══ GIVEN INFORMATION ══
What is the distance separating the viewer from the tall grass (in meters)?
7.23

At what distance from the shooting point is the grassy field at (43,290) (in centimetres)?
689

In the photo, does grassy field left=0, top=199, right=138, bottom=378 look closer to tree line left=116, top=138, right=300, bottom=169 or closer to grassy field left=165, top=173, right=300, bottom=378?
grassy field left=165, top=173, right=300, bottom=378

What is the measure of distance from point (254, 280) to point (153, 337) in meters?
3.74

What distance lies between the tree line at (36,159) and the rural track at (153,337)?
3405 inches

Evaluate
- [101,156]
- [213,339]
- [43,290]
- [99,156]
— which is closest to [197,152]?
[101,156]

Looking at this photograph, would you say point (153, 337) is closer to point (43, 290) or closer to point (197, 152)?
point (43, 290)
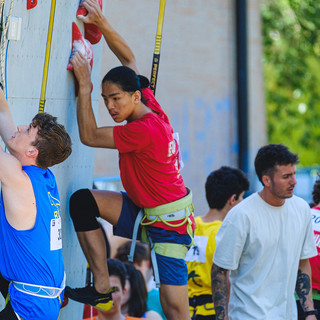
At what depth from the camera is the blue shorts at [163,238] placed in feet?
14.1

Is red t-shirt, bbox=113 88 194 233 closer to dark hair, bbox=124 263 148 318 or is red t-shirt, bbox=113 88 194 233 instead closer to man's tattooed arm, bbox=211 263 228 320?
man's tattooed arm, bbox=211 263 228 320

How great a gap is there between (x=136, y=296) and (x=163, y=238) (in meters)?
1.63

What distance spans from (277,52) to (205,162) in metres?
5.99

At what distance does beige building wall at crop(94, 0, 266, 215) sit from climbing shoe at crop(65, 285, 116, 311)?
5717mm

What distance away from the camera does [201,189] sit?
33.7 feet

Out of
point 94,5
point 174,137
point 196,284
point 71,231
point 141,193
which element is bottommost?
point 196,284

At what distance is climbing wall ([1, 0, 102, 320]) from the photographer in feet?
13.4

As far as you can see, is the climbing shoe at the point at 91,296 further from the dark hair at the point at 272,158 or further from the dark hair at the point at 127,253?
the dark hair at the point at 127,253

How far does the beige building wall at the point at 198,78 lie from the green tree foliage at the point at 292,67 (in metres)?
3.68

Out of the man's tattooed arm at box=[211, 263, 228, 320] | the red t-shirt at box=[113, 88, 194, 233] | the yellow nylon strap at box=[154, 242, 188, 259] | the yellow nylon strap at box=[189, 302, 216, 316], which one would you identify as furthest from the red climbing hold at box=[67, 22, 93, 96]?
the yellow nylon strap at box=[189, 302, 216, 316]

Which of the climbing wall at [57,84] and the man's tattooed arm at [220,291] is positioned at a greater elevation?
the climbing wall at [57,84]

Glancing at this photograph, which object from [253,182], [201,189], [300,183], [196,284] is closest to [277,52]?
[300,183]

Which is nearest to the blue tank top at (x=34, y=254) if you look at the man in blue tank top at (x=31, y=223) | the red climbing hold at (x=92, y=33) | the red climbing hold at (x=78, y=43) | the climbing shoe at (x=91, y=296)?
the man in blue tank top at (x=31, y=223)

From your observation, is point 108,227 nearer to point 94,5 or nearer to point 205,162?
point 94,5
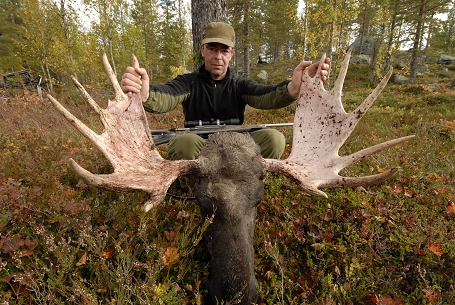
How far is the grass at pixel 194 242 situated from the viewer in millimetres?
2041

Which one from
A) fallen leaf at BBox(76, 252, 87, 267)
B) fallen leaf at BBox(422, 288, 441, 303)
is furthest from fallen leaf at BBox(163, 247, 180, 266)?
fallen leaf at BBox(422, 288, 441, 303)

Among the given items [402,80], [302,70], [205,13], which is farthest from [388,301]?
[402,80]

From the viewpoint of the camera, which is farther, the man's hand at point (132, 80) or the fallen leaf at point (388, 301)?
the man's hand at point (132, 80)

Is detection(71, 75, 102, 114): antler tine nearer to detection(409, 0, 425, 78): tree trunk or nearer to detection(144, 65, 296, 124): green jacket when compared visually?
detection(144, 65, 296, 124): green jacket

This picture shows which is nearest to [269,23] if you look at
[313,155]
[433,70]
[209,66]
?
[433,70]

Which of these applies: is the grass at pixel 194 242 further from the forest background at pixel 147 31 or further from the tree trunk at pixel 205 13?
the forest background at pixel 147 31

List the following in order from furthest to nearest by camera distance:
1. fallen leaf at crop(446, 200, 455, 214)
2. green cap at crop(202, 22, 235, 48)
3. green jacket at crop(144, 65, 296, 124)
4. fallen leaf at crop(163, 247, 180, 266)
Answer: green jacket at crop(144, 65, 296, 124) < green cap at crop(202, 22, 235, 48) < fallen leaf at crop(446, 200, 455, 214) < fallen leaf at crop(163, 247, 180, 266)

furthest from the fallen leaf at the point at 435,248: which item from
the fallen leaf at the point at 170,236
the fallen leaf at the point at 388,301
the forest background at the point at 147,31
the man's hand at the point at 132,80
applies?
the forest background at the point at 147,31

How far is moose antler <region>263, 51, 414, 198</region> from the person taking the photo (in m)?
2.44

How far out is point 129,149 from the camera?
2.41 meters

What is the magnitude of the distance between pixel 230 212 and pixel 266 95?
2.33 meters

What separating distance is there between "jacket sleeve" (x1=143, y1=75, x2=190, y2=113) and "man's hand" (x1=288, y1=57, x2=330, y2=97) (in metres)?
1.76

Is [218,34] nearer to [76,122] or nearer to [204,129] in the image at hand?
[204,129]

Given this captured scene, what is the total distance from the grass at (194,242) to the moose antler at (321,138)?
31.4 inches
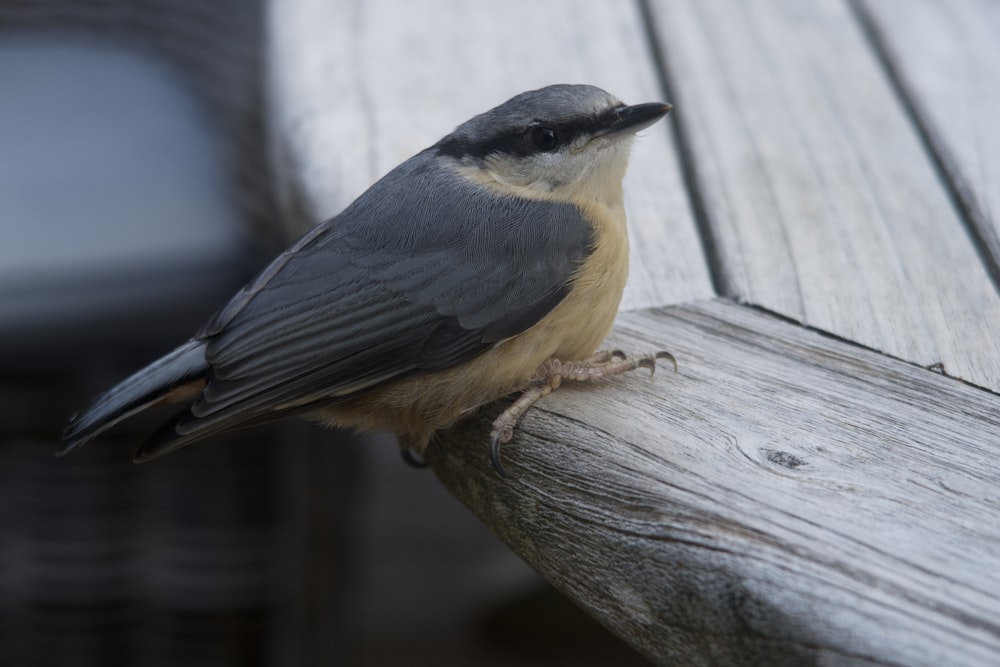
═══
§ WRITTEN EXERCISE
Recast the records starting at the line that contains "Is [218,34] nearer" and ending at the end of the records as a two-column CSV with the columns text and answer. Give one row per record, with each field quoted, line breaks turned into spaces, and the pictures left out.

§ EXERCISE OUTPUT
text,answer
"Is [218,34] nearer to [76,122] or nearer to [204,129] in the image at hand?","[204,129]"
"Given this captured scene, what is the total distance from the grass at (194,242) to the moose antler at (321,138)?","31.4 inches"